Cost is a key reason. Eighty-three per cent of those surveyed for the study said they felt overcharged for their service delivery option.
“Tariffs are just too high. There’s too much concentration,” Diamond said.
Maintaining a viable mobile industry is critical to staying competitive. She pointed to Research in Motion Ltd.’s portfolio of hundreds of patents as an example of a valuable resource that has to be retained.
“We need to keep that intellectual property in Canada, not have another Nortel scenario,” in reference to the once-might telecom company that ended up sold off for parts and having most of its patent portfolio sold off.
Aside from reinvesting the millions in spectrum auction money (which might be late to the table anyway, with federal Industry Minister Christian Paradis announcing a delay to the upcoming 700MHz auction the same day), Diamond cites dedicating federal and provincial venture funds to mobile and investment in skills training as strategies to support the mobile industry.
The study focused on five key sectors where mobility will have an impact: learning, health, government, entertainment and commerce.
John Semple, surgeon-in-chief of Women’s College Hospital in Toronto, said the key mobile findings in health are largely related to transitions from acute care to chronic care to home care. Mobile applications can “be a lever” to ease and even improve those transitions.
“Hospitals are great for care,” he said. “They’re not necessarily great for recovery.” Most readmissions to the hospital for complications happen within 30 days. The hospital felt an app to monitor patients as they recovered at home, rather than in the hospital, could be a benefit.
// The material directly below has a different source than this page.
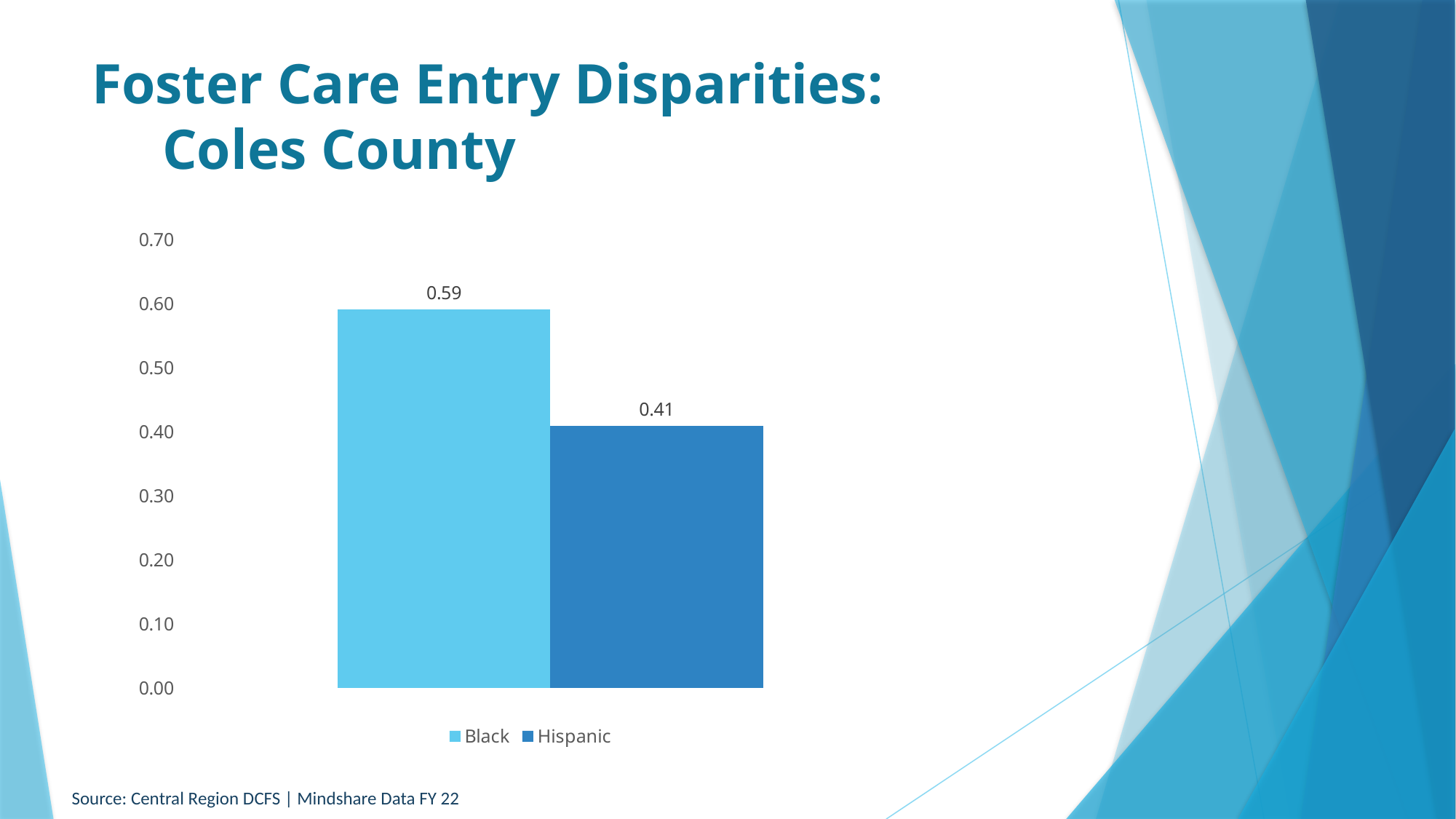
What kind of chart is shown on the slide? bar chart What is the difference between the values for Black and Hispanic? 0.18 What is the value for Black? 0.59 Is the value for Hispanic greater or less than 0.50? less How many series does the legend list? 2 What is the value for Hispanic? 0.41 Which series has the highest value? Black Is the value for Black greater or less than 0.50? greater Which is larger, the value for Black or the value for Hispanic? Black What is the title of the slide containing the chart? Foster Care Entry Disparities: Coles County Which series has the lowest value? Hispanic How many bars are plotted on the chart? 2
The hospital launched a pilot project – “Actually, we don’t call it a ‘pilot’ anymore, because it has certain implications. We call them ‘protoypes,’” he deadpanned – with three surgeons and 60 patients. The patients were issued smart phones with an app that allowed them to keep track of their recovery and pain levels, and take photos of their healing wounds, and post the results to a cloud-based system that doctors could access. The app collected 450 points of data, flagged abnormal answers, and posted patient responses to a timeline. Unlike a recovery visit, the surgeons could actually see the progression in a temporal context.
Catherine Middleton, associate professor at the Ted Rogers School of IT management, spoke of the need for inclusion and accessibility to mobile technology for all. Leadership on that front is not coming from the federal government, she said – we’ve been waiting several years for the feds to announce their digital strategy.
Public Wi-Fi networks are one way to provide mobile services on a local level to people who can’t afford a data plan, she said. Mobile networks must be treated as part of the telecom network infrastructure, not something overlaid on top.
The U.K. government has adapted a “digital by default” approach to services – online services that are of the same quality or better than in-person, she said.
“Should we also be going mobile by default?” she asked. Even if we don’t design online service for mobile devices, people are reaching them that way, she said.